Peggio di un settore immobile, c'è solo un provvedimento mirato a scuoterlo e migliorarlo che rischia di non portare a nulla e di dover essere rifatto. Ecco perché è lecito nutrire dubbi su come è stato presentato ieri e approvato il nuovo regolamento edilizio del Comune di Latina, un testo di 130 articoli adottato con 16 voti favorevoli di Pd e Lbc e ora pronto per essere inviato alla provincia, l'ente che ha 60 giorni di tempo per far pervenire osservazioni, e per far sì che la procedura torni al Comune e si avvii all'approvazione definitiva.

L'intenzione era buona, coltivata da un anno e portata avanti dall'ufficio, ieri rappresentato dalla dirigente Eleonora Daga, perché all'origine della stagnazione su cui annaspa la materia urbanistica a Latina, caratterizzata da incarichi spot e irresolutezza c'è anche un Regolamento Edilizio obsoleto, vecchio di 70 anni, assolutamente fuori registro rispetto ad una città che è cresciuta a dismisura in quartieri e volumetrie sul piano Piccinato arrivando alle derive odierne. Il problema però è che nonostante il Comune si sia interfacciato con la Regione, come ieri ha spiegato l'assessore Franco Castaldo, sicuramente non ha tenuto conto in modo adeguato del fatto che questo strumento, che costituisce una interfaccia importante con i tecnici e con tutto il mondo che ruota attorno al settore edilizio, deve tener conto dello schema di Regolamento Edilizio Tipo per il Lazio (RET) e approvarlo in fretta appare come un nonsense visto come la Regione si è pronunciata in merito alle richieste di altri Comuni chiedendo di procastinare queste attività. Ieri a far presente il rischio di aver perso tempo è stato il consigliere Massimiliano Carnevale che ha prodotto, e ha fatto mettere agli atti della seduta un parere del 30 marzo 2021 con il quale la Regione Lazio, a seguito della richiesta di provincia di Viterbo, in merito all'adozione da parte dei Comuni del regolamento edilizio comunale in conformità alla D.G.R 243/2017 chiede espressamente e si raccomanda nelle more dell'adozione del RET «di procastinare l'approvazione di regolamenti edilizi onde evitare improduttive attività amministrative, posto che nel termine di 180 giorni dall'approvazione del nuovo schema di RET sarà necessario provvedere al loro adeguamento». Non solo: nello stesso parere si comunica «che il rilascio del previsto parere di conformità al regolamento edilizio presentato è subordinato alla preventiva adozione del regolamento edilizio Tipo del Lazio».

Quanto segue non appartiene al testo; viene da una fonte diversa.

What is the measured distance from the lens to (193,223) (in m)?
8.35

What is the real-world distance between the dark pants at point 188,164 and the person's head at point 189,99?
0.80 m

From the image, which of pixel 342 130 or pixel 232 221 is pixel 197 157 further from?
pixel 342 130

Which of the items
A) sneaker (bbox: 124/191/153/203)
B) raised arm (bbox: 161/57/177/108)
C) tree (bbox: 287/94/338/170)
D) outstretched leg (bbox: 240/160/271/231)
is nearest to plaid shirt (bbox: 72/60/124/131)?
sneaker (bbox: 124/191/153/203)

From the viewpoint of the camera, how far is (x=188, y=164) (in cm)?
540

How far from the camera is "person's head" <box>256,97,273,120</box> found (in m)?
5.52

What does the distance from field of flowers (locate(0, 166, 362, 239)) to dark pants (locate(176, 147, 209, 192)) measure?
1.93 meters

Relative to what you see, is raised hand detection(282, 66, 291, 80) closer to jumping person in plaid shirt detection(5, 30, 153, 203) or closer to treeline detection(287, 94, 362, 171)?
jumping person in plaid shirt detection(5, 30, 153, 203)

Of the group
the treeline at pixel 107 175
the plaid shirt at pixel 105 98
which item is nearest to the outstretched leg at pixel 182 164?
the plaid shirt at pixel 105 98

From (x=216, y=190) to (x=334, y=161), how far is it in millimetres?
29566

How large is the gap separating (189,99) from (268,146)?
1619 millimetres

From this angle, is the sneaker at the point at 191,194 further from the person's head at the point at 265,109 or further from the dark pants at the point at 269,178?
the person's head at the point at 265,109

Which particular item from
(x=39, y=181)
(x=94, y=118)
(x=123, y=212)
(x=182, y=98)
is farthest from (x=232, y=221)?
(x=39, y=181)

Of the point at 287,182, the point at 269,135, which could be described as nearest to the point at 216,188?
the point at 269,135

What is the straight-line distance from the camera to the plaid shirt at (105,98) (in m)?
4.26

Praticamente si evince che la Provincia non può dare il suo parere fino a che non è approvato il regolamento regionale, e dunque anche il regolamento di Latina presumibilmente dovrà fare questa fine non potendo avere il parere della provincia. «Il dirigente e l'assessore dicono che si sono confrontati con gli ordini professionali – ha detto Carnevale – ma sarebbe stato necessario un ulteriore passaggio, ascoltare le osservazioni di chi vive il settore e poi spiegare loro quello che era stato recepito e quello che non era stato accolto, mi vengono in mente solo ragioni pre-elettorali per trovare il senso di licenziare uno strumento fondamentale all'interno di edilizia e urbanistica del Comune in mezzo a una trasformazione ancora in atto della normativa di riferimento. Quello che stiamo approvando è per completare una paginetta del libro bianco di Coletta, ma stiamo facendo cose che non servono a nessuno, e si continua a tenere in ostaggio l'urbanistica di questa città perché non abbiamo idee, volontà e coraggio e facciamo una cosa con il rischio che la Regione ci dica che stiamo perdendo tempo». Castaldo che ha spiegato «che non siamo ancora obbligati a emanare un nuovo regolamento, abbiamo però fatto questa scelta politica importante per strumento che era atteso. Il regolamento non incide sulle destinazioni urbanistiche dei vari Comuni e non si va a sovrapporre alle norme tecniche. Sui piani abbiamo chiarito che laddove ci sono note di dettaglio sui Ppe valgano quelle, quindi il regolamento non scavalca le norme attuative dei Piani particolareggiati». «La Regione ha risposto che era nostra facoltà farlo – ha chiosato poi Castaldo replicando a Carnevale - potevamo adottarlo su quello tipo precedente e poi adeguarlo alle variazioni successive, abbiamo deciso di farlo ugualmente perché è uno strumento necessario».